使用量 | Powerwallの台数 | 電気代月額 | 従来の電気代 | 差額 |
---|---|---|---|---|
100kWh | 1台 | 2,032円 | 3,328円 | 1,295円 |
150kWh | 1台 | 2,771円 | 4,625円 | 1,853円 |
200kWh | 1台 | 3,510円 | 6,051円 | 2,540円 |
250kWh | 2台 | 4,573円 | 7,478円 | 2,904円 |
300kWh | 2台 | 5,312円 | 8,904円 | 3,591円 |
350kWh | 2台 | 6,051円 | 10,532円 | 4,480円 |
400kWh | 2台 | 6,790円 | 12,159円 | 5,368円 |
450kWh | 3台 | 7,529円 | 13,787円 | 6,257円 |
500kWh | 3台 | 8,592円 | 15,414円 | 6,821円 |
Powerwall 1台が約36万円なので、元を取るのにはざっと12年から25年掛かる計算になります。
まだダメだな。
家庭用ソーラーパネルと組み合わせて使うのが良さそう
深夜電力だけに頼るとあまりお得ではないようです。
ソーラーパネルを設置した家であれば、昼間発電した電力をPowerwallに充電して夜間に自家消費することで電力会社と契約せずに済むかもしれません。

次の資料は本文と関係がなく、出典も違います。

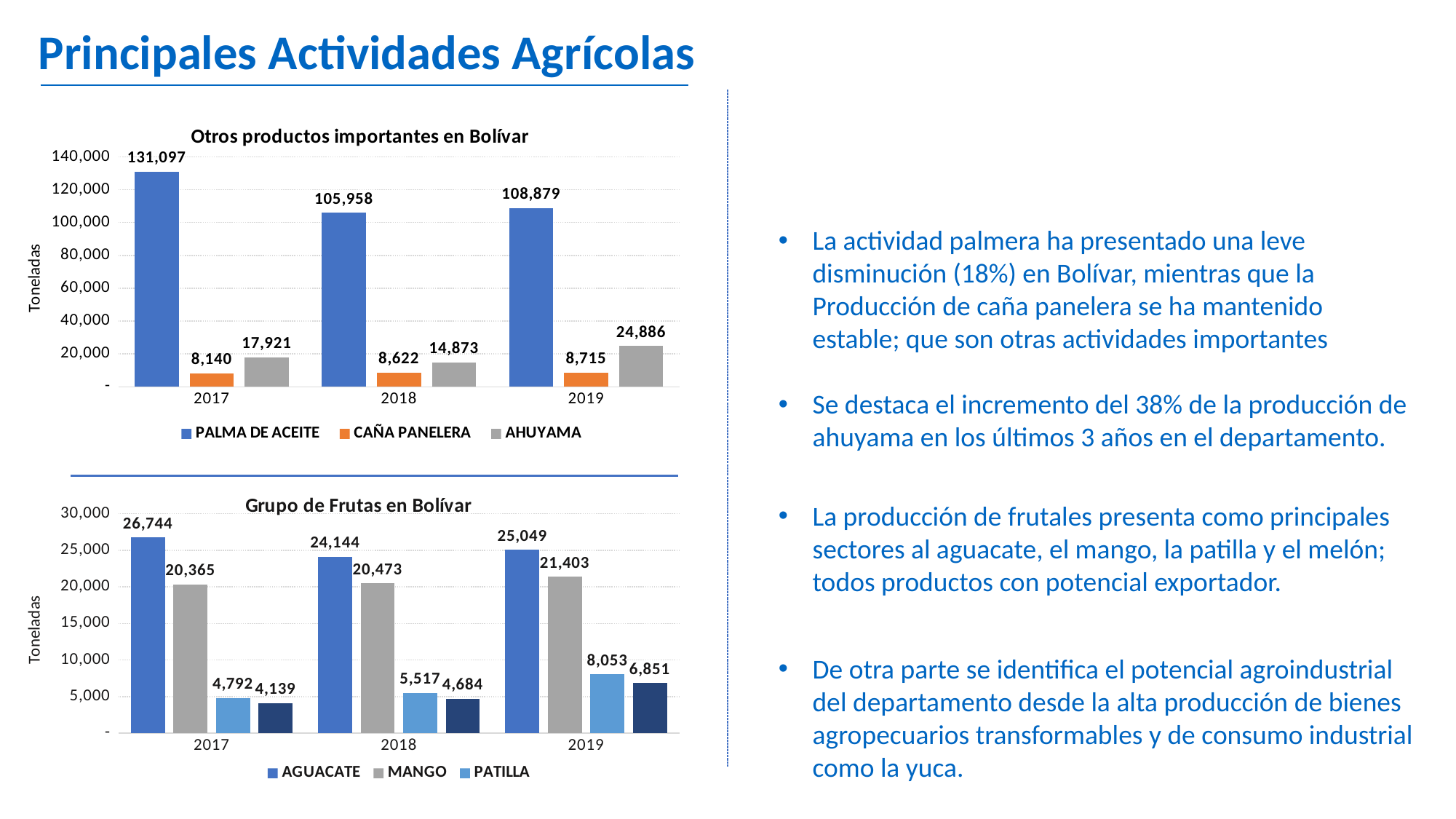
In the chart 'Otros productos importantes en Bolívar', what is the difference between the AHUYAMA values for 2019 and 2017? 6,965 In the chart 'Otros productos importantes en Bolívar', which year had the highest value for PALMA DE ACEITE? 2017 In the chart 'Otros productos importantes en Bolívar', what was the value for AHUYAMA in 2019? 24,886 What kind of chart is 'Grupo de Frutas en Bolívar'? bar chart In the chart 'Grupo de Frutas en Bolívar', what was the value for PATILLA in 2018? 5,517 In the chart 'Grupo de Frutas en Bolívar', what was the value for AGUACATE in 2019? 25,049 In the chart 'Grupo de Frutas en Bolívar', which year had the lowest value for MANGO? 2017 In the chart 'Grupo de Frutas en Bolívar', which is larger in 2019: AGUACATE or MANGO? AGUACATE In the chart 'Otros productos importantes en Bolívar', what was the value for PALMA DE ACEITE in 2017? 131,097 In the chart 'Grupo de Frutas en Bolívar', what is the difference between AGUACATE and MANGO in 2018? 3,671 In the chart 'Otros productos importantes en Bolívar', how many series does the legend list? 3 In the chart 'Otros productos importantes en Bolívar', did the value for CAÑA PANELERA rise or fall from 2017 to 2019? rise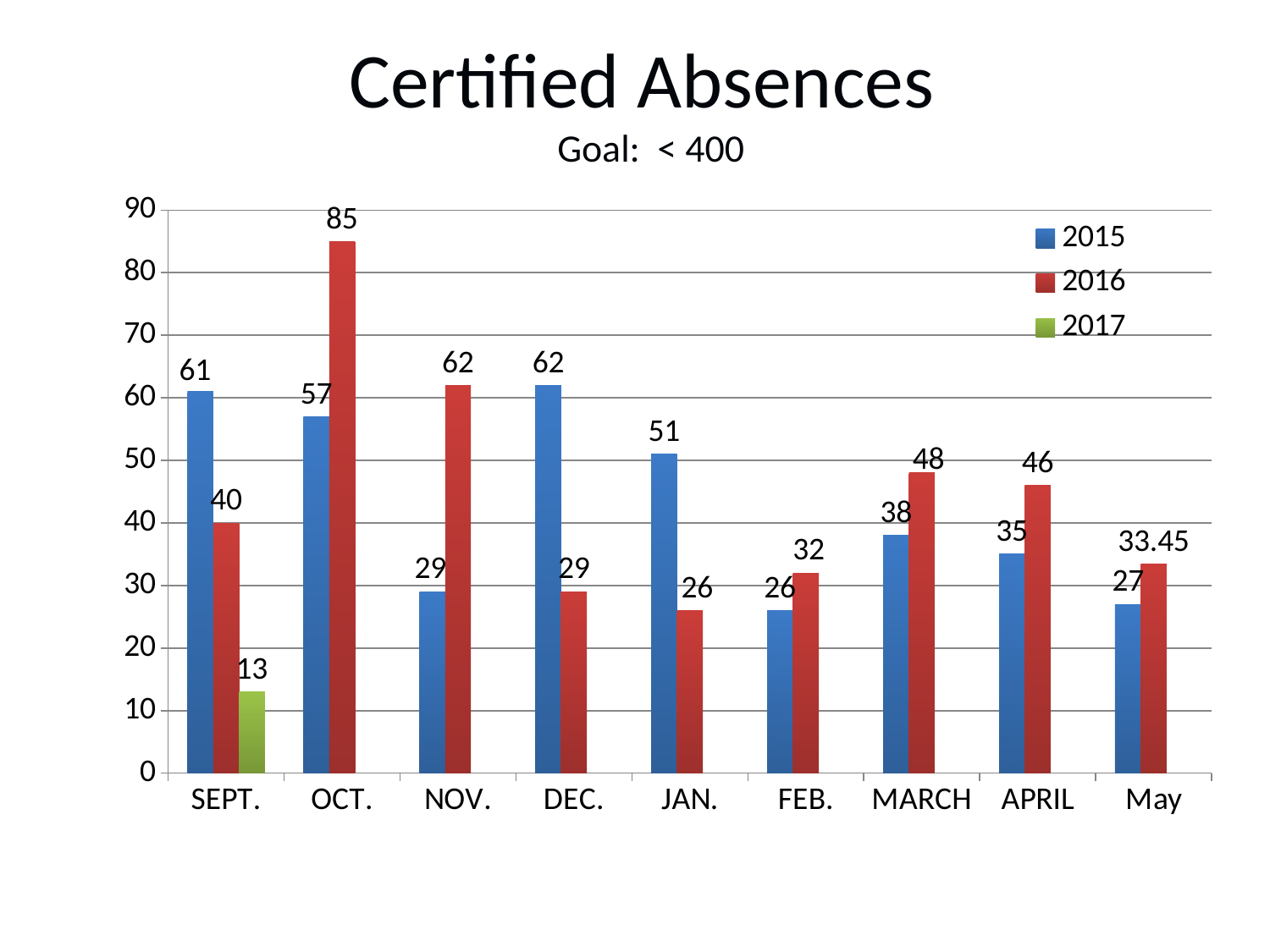
What is the 2017 value for SEPT.? 13 Which month has the highest 2016 value? OCT. What is the 2016 value for May? 33.45 What kind of chart is shown on the slide? Bar chart Which is larger for NOV., the 2015 value or the 2016 value? 2016 How many months are shown on the x axis? 9 What is the 2016 value for OCT.? 85 What is the 2015 value for DEC.? 62 What is the title of the chart? Certified Absences What is the difference between the 2016 and 2015 values for OCT.? 28 Which month has the lowest 2015 value? FEB. How many series does the legend list? 3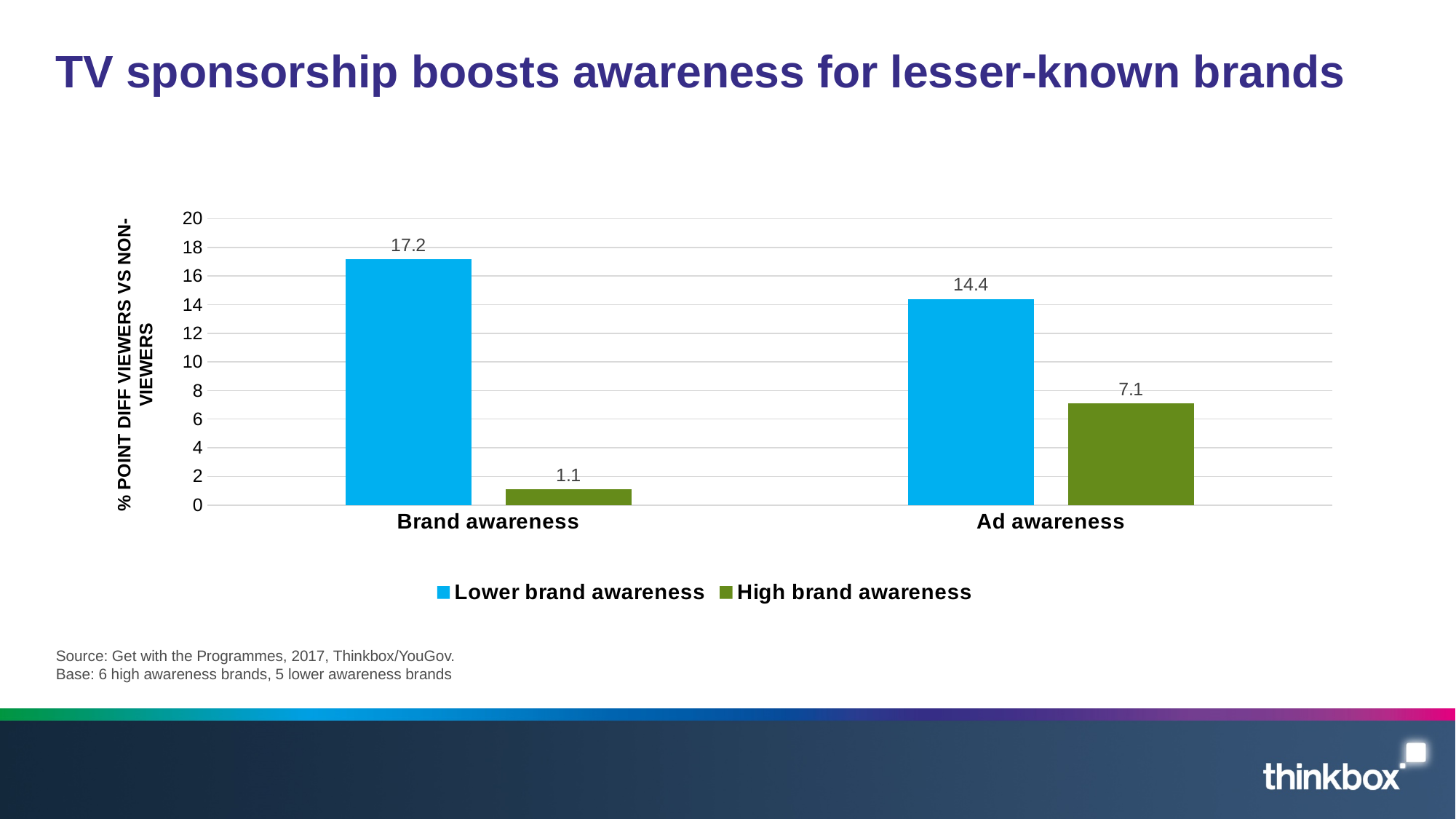
Which is larger: the High brand awareness value for Ad awareness or for Brand awareness? Ad awareness How many series does the legend list? 2 What is the value for High brand awareness in the Brand awareness category? 1.1 What is the value for Lower brand awareness in the Brand awareness category? 17.2 What is the difference between the Lower brand awareness and High brand awareness values in the Brand awareness category? 16.1 What is the value for High brand awareness in the Ad awareness category? 7.1 What kind of chart is shown on the slide? Bar chart Which bar has the highest value on the chart? Lower brand awareness, Brand awareness Which bar has the lowest value on the chart? High brand awareness, Brand awareness What is the difference between the Lower brand awareness and High brand awareness values in the Ad awareness category? 7.3 What is the value for Lower brand awareness in the Ad awareness category? 14.4 How many categories are shown on the x axis? 2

自家発電した電力の買取価格はだんだん低くなってきていますし、今後新たな買い取りがされなくなる可能性もありますので、Powerwallによって余剰電力の自家消費の道が開かれたとすると良いことだと思います。
トヨタによってハイブリッドカー「プリウス」が生み出されたとき、その意味するところは地球環境保護とかエコとかロハスとかではなくて、石油会社の利益をバッテリーを売る会社(トヨタとその仲間たちですね)がごっそり奪い取るということだ、という解説がされていたように思います。
電気自動車と太陽光パネルとバッテリーでエネルギーの生成と消費のあり方を変えようとするTeslaの取り組みはその超大規模版のように見えます。
というわけで、家庭レベルの細かい損得は置いておいて、イーロンさんの地球規模の野望がどうなるのかを見守りたい。そんな気持ちになりました。